Word of caution though, if you are a tinker like me you might want to stay away from vim (or VS Code plugins) or you might lose a month of learning time as you configure everything. I mean I did deep learn my editor and lua so I cannot complain too much. If you want to still use vim or neovim then use kickstart for vim and leave the configuring alone for now.

I know this tip has ballooned but this is such a huge one because so many people get stuck choosing their tools and language and forget to just learn. Choose and tool and language and stick to it. Please do not waste time chasing the new language or framework (I am looking at you JS/React devs *spits on the ground*). If you start learning a framework before you learn the language you might as will use wix or WordPress (hosted on WPEngine of course, might get sued now🤞.) for your websites.

Conclusion

Now I made it my best effort to make this article as entertaining as possible(I know I failed) and to offend as many of you as possible. Most of the jabs were from past experiences honestly. But the only thing I want you to leave here with is that you just need to start programming and quit worrying about making mistakes or if you are learning the right tool or language.

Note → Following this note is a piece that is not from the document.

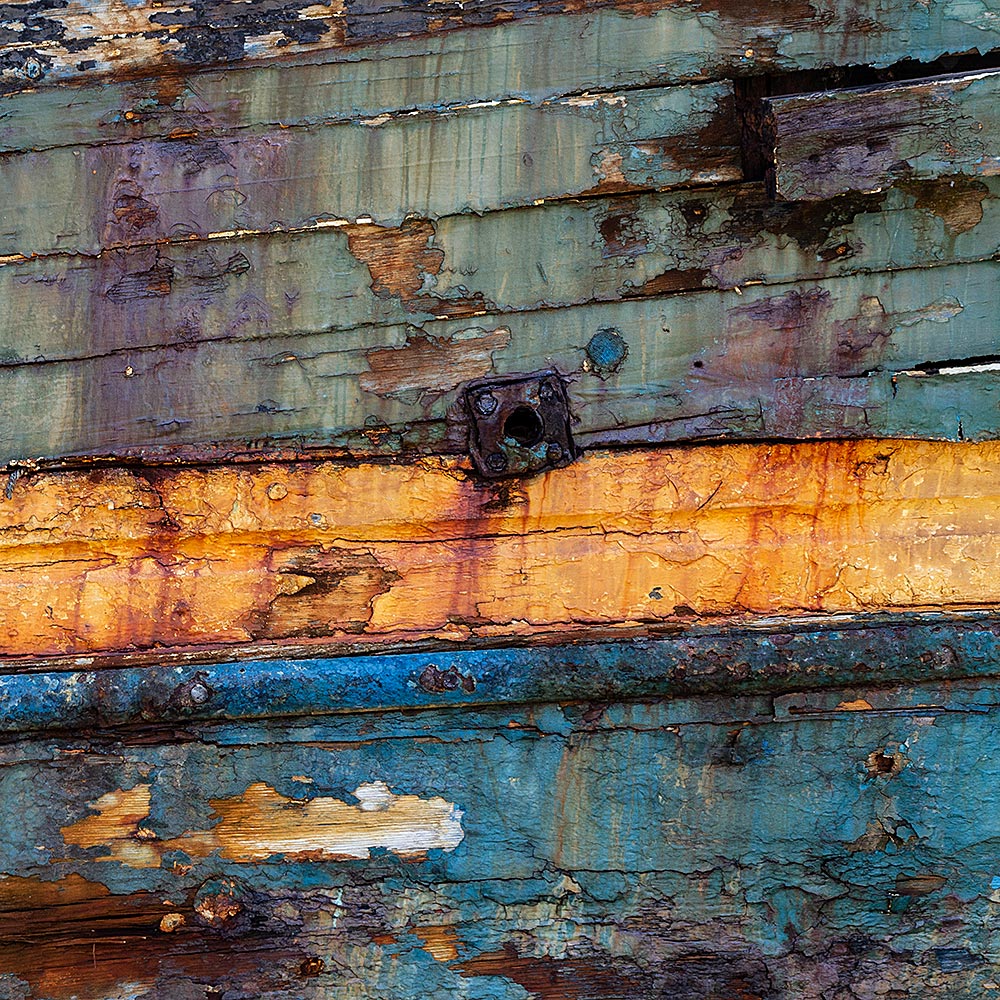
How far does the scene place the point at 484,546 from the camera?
172cm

Set realist goals and make sure you set daily milestones because you have no idea how much that will boost your confidence no matter how small of a goal.

Don't let any of these "influencers" on YouTube tell you how to learn. You know yourself enough to know how you learn the best so find resources that work the best for you. I am not saying you shouldn't listen to anything they say but be mindful that if the list of affiliate links under their videos are longer than the transcript then filter that info.

I have listed some creators that I follow that I respect and have a track record of actually creating something besides thumbnails and AI article. If you know of more I will gladly add them to my next articles. I am very selective on who I watch and trust but I am open to look into more. If a creator is selling you on the idea that programming is easy and you can learn it really quick then run away before you waste more time.

Primeagen This guy doesn't try to sell you his course all the time. He has multiple channels and even livestreams. Reads articles and generally has some great takes but also open to listen to other's ideas. Does have courses but they aren't your typical YouTuber or Udemy junk. They are for later on your journey (well besides the Git course).

TJ DeVriesGreat videos on Neovim if you want to really dig into the editor. Also streams non neovim content.

PirateSoftware I am not into game development but this guy has lots of content that really makes you think about security and just being a basic human.